REQUEST |
Count the lines of the entries below that contain the name "names". State only the resulting number.

RECORDS TO USE |
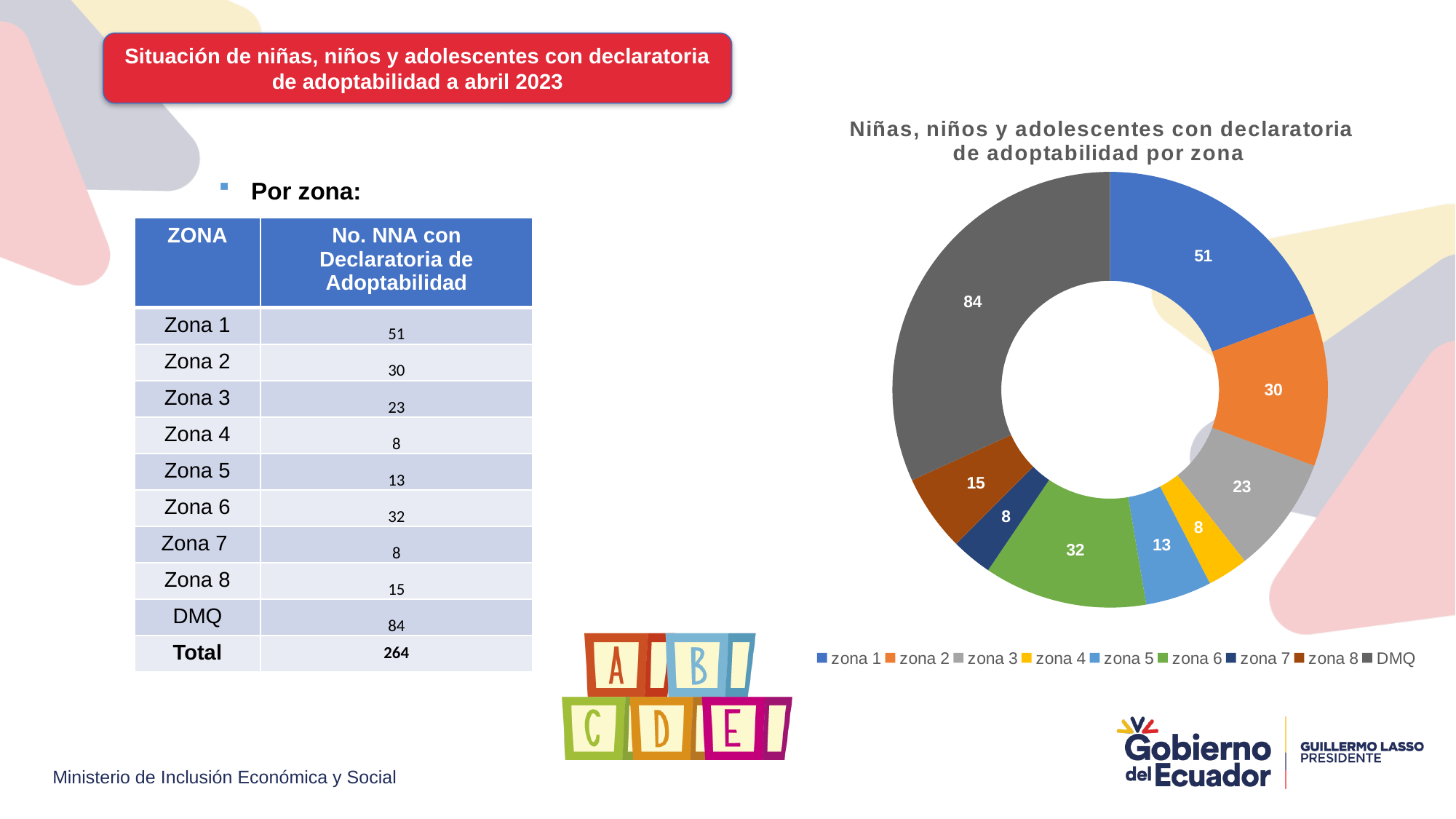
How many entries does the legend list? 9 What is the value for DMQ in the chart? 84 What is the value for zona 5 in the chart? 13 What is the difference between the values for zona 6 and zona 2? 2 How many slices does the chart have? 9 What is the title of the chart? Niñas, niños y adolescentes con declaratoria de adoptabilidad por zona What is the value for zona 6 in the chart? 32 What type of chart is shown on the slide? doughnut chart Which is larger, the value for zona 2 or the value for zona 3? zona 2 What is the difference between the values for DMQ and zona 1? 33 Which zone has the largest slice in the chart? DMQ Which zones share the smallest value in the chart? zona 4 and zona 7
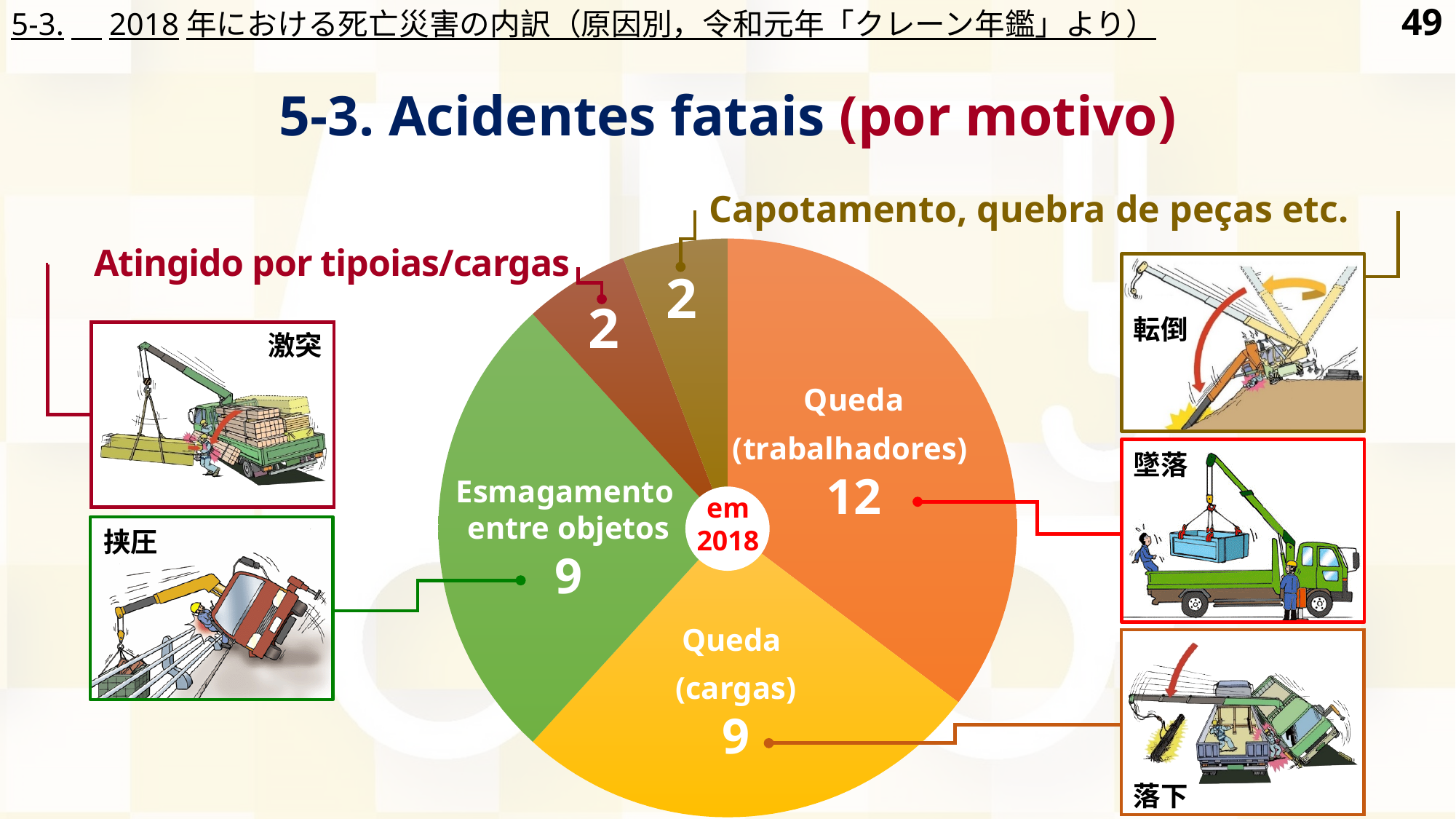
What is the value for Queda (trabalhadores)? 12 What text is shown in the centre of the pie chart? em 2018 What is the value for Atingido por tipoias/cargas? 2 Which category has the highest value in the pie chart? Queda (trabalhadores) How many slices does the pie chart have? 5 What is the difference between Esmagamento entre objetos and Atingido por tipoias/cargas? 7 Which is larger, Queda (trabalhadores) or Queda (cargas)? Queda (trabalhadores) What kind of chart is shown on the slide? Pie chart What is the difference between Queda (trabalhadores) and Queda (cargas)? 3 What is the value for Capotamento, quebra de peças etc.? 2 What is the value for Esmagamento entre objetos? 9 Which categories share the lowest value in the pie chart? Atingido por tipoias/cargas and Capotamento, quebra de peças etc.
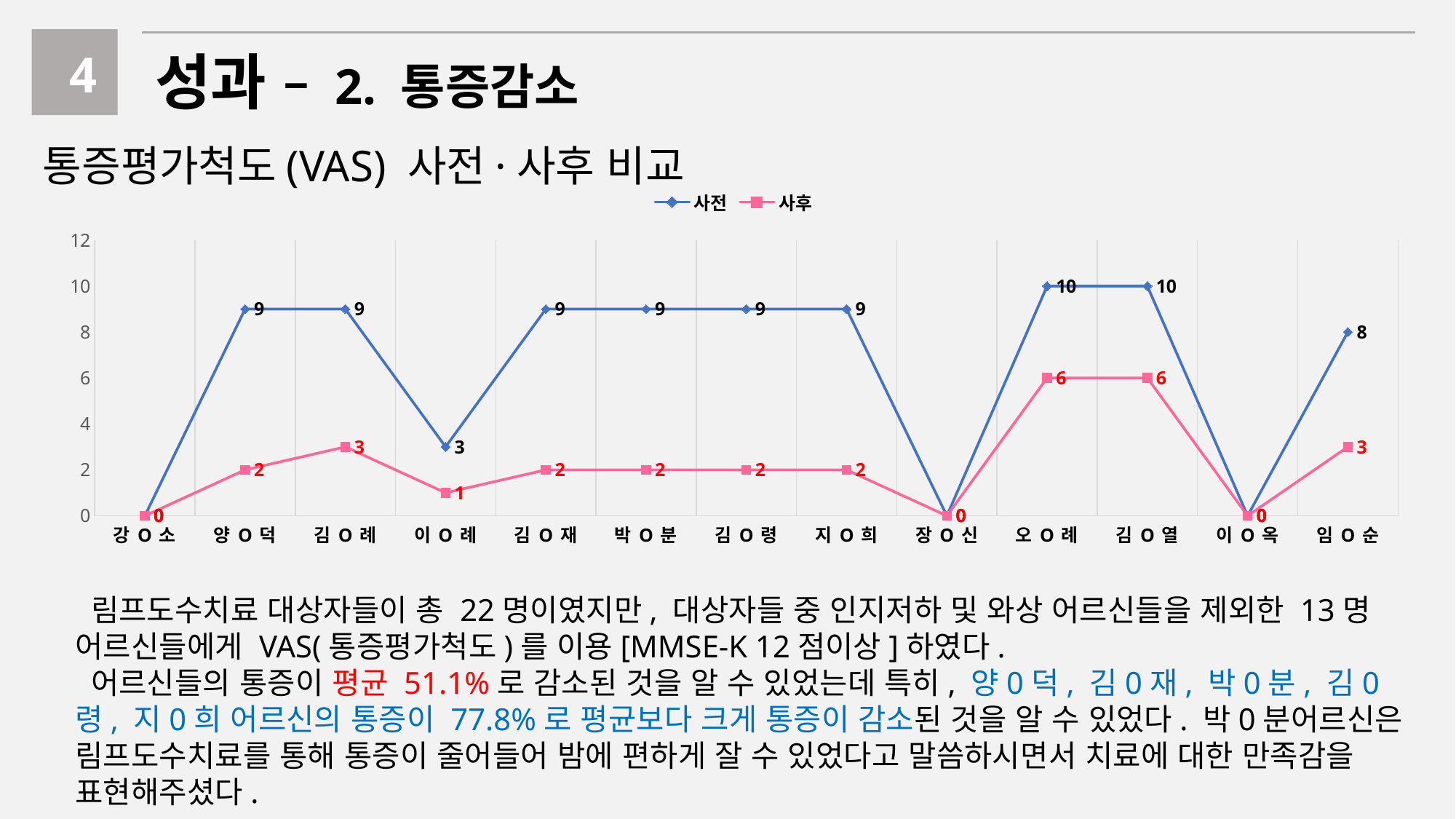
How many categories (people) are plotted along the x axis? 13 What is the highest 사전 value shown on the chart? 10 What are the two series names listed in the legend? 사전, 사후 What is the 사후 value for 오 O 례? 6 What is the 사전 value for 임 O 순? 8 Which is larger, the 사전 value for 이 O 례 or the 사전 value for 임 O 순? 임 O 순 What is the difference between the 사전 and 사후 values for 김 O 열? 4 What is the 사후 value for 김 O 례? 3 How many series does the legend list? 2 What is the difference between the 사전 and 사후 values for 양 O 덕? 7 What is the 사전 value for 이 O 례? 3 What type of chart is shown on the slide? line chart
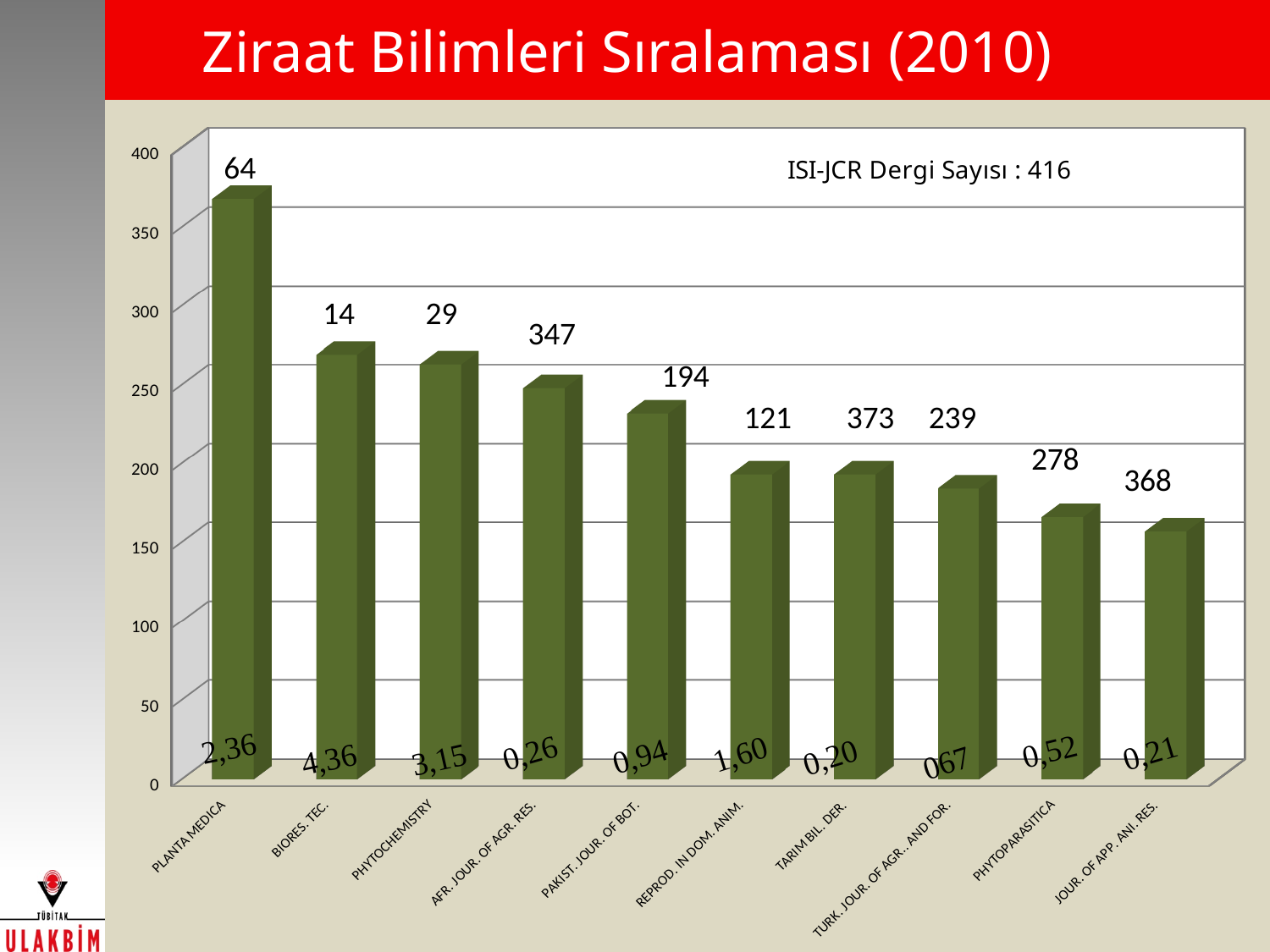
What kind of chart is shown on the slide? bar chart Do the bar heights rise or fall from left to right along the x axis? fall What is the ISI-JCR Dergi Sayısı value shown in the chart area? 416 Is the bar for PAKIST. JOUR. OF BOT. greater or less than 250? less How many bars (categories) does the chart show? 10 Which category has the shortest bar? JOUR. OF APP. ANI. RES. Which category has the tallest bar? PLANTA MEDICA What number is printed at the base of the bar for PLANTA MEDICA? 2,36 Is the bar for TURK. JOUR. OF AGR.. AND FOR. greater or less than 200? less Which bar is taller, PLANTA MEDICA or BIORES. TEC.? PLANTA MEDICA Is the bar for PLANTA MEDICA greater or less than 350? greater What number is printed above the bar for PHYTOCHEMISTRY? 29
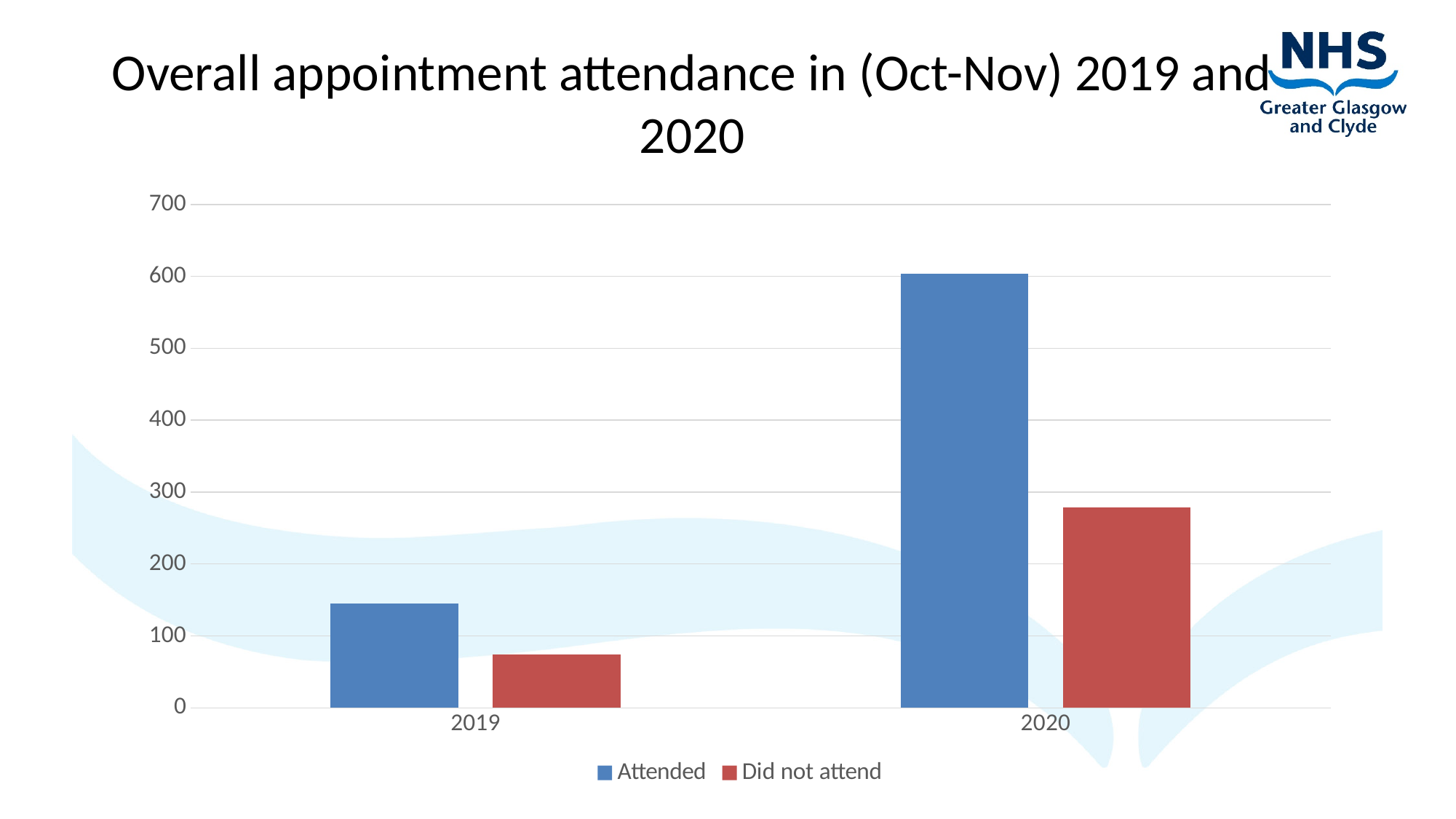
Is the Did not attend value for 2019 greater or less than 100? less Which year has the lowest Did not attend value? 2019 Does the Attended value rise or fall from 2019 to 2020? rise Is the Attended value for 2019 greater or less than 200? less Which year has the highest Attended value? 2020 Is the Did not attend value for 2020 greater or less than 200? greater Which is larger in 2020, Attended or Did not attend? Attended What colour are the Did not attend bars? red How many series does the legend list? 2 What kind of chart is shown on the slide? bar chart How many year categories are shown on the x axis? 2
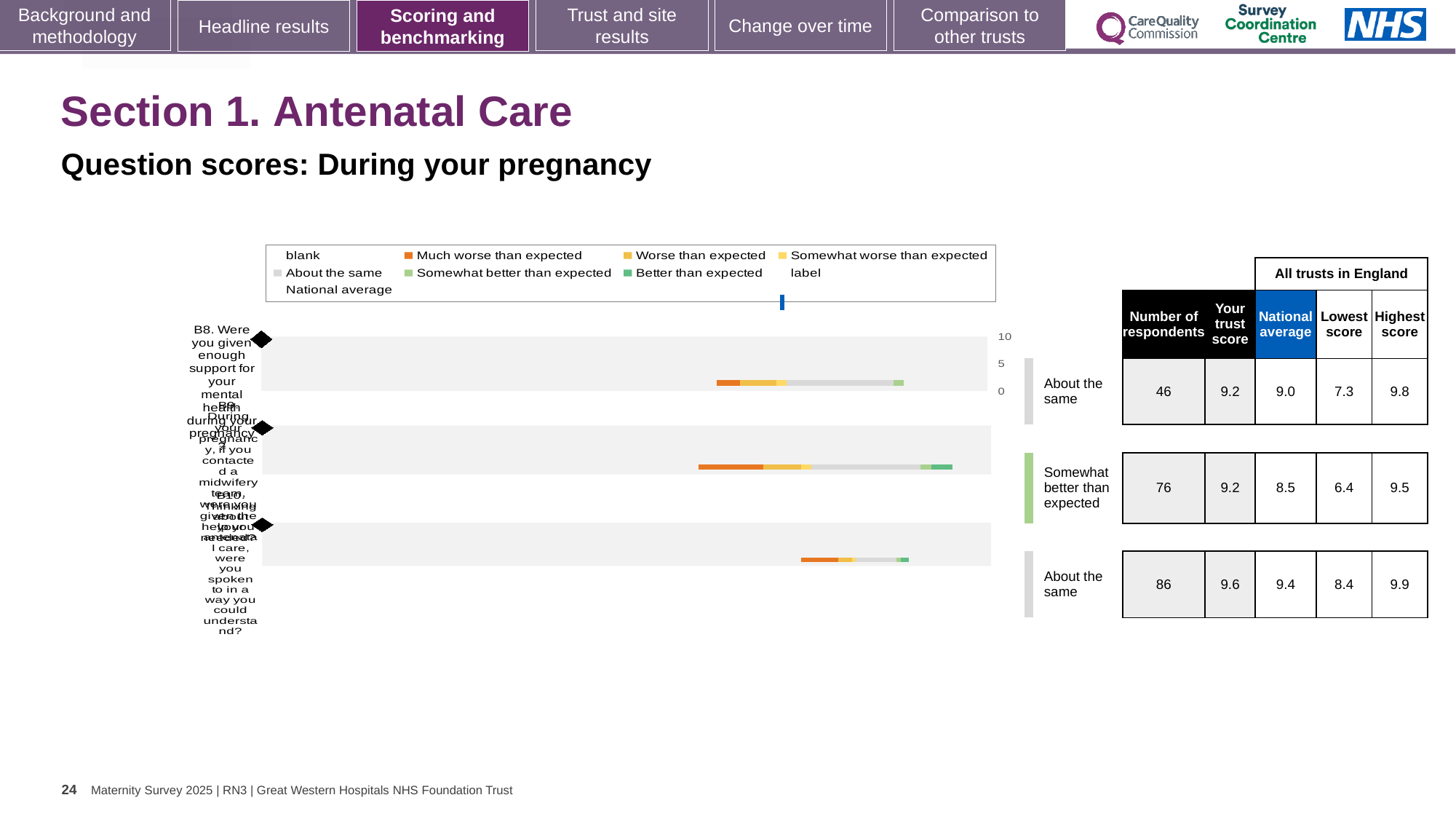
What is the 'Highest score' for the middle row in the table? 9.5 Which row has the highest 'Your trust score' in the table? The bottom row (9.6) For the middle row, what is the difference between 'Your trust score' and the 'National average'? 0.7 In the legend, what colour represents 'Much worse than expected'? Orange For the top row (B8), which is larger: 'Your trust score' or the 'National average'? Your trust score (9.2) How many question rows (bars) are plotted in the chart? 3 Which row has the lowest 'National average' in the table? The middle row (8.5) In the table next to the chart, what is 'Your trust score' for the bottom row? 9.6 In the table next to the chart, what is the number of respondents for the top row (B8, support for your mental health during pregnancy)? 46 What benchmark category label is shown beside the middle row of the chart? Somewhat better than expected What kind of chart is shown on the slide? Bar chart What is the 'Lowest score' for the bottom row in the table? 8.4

RESPONSE TO THE TASK |
1